Platform & Infrastructure Improvement Plan
B2B Analytics SaaS — Series B, 50 Engineers
1. Shared Capabilities Plan
1.1 Problem Statement
Multiple feature teams are independently rebuilding export functionality, filtering logic, and permission checks. This results in:
- Duplicated effort: Engineering hours wasted re-implementing solved problems
- Inconsistent behavior: Users experience different filtering semantics, export formats, and permission enforcement across features
- Maintenance burden: Bug fixes and improvements must be applied in multiple places
- Security risk: Permission checks implemented ad hoc increase the surface area for authorization bugs
1.2 Shared Capability Inventory
| Capability | Current State | Estimated Duplication |
|---|
| Export (CSV, Excel, PDF) | Rebuilt per feature team | 4-6 implementations |
| Filtering & query building | Custom per feature | 5+ implementations |
| Permission / authorization checks | Inline per endpoint | Scattered across codebase |
| Pagination | Mixed cursor/offset | 3-4 implementations |
| Audit logging | Partial coverage | Inconsistent |
| Rate limiting | Ad hoc or missing | Varies |
1.3 Recommended Shared Services Architecture
A. Export Service
- Scope: Centralized async export pipeline supporting CSV, Excel, PDF, and scheduled exports
- Design:
- Accept a standardized export request (data source, filters, format, recipient)
- Use a job queue (e.g., Redis-backed Sidekiq, or a dedicated task queue) for async processing
- Store generated files in object storage (S3/GCS) with signed URLs
- Notify users via webhook/email on completion
- API Contract:
POST /api/v1/exports
{
"source": "dashboard_metrics",
"filters": { ... },
"format": "csv",
"notify": "email"
}
- Benefits: Uniform format support, centralized size limits, progress tracking, retry logic
B. Filtering & Query Engine
- Scope: Shared filter definition, parsing, validation, and SQL generation
- Design:
- Define a filter DSL (JSON-based) that all feature teams use
- Central library validates filter syntax, prevents injection, applies tenant scoping
- Generates parameterized SQL or query builder calls
- Supports common operations: equality, range, contains, in-list, date ranges, null checks
- Filter Schema Example:
{
"filters": [
{ "field": "created_at", "op": "gte", "value": "2026-01-01" },
{ "field": "status", "op": "in", "value": ["active", "trial"] }
],
"sort": { "field": "created_at", "dir": "desc" }
}
- Benefits: Consistent UX, single place for query optimization, SQL injection prevention
C. Authorization Service
- Scope: Centralized permission evaluation replacing inline checks
- Design:
- Implement a policy engine (consider OPA/Rego, Casbin, or custom RBAC/ABAC service)

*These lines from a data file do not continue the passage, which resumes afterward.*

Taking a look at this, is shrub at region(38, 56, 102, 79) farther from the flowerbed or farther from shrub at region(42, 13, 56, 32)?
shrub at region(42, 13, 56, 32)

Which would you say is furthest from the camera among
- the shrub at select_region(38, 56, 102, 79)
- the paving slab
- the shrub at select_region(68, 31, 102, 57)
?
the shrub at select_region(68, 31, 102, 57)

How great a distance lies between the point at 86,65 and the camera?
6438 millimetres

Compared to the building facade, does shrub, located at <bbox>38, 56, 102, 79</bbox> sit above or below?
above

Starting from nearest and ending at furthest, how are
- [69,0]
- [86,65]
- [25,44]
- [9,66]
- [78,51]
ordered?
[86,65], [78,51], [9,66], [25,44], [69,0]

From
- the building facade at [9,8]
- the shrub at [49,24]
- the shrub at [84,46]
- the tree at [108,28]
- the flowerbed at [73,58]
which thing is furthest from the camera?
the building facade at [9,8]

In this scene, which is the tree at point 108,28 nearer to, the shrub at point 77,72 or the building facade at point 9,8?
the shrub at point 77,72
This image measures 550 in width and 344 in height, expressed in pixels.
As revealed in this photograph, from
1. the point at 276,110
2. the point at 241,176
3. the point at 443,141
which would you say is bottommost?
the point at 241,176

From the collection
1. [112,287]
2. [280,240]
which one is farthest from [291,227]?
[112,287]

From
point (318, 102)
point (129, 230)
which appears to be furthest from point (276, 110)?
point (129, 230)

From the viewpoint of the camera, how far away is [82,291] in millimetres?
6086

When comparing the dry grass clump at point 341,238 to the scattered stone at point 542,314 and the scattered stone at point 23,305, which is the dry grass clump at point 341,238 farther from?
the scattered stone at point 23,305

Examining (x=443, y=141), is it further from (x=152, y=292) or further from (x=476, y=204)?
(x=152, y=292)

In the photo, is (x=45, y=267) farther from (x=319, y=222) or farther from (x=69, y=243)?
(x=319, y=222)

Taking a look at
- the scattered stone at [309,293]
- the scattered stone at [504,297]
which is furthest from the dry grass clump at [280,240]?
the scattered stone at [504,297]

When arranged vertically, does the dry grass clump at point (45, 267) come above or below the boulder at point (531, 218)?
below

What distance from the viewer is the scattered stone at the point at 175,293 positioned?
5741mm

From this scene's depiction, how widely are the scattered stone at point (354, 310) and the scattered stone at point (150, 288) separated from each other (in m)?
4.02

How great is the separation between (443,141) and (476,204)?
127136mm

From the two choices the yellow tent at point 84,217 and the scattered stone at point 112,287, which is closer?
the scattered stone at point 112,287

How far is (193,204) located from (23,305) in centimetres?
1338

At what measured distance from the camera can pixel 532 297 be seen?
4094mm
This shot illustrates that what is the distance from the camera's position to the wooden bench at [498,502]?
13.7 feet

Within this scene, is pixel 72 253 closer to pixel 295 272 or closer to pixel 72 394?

- Define resources, actions, and roles in a central policy store
- Expose a lightweight SDK that feature teams call:
authz.check(user, action, resource)
- Cache permission evaluations with short TTLs for hot paths
- Emit audit events for every authorization decision
- Migration Path:
- Catalog all existing permission checks across the codebase
- Map them to a unified role/permission model
- Implement the central service with a compatibility shim
- Migrate teams incrementally (one feature area per sprint)
- Remove legacy inline checks after validation
- Benefits: Single source of truth for access control, auditable, easier compliance (SOC 2, etc.)
1.4 Platform Team Structure
- Recommendation: Form a dedicated Platform Engineering team (3-5 engineers initially)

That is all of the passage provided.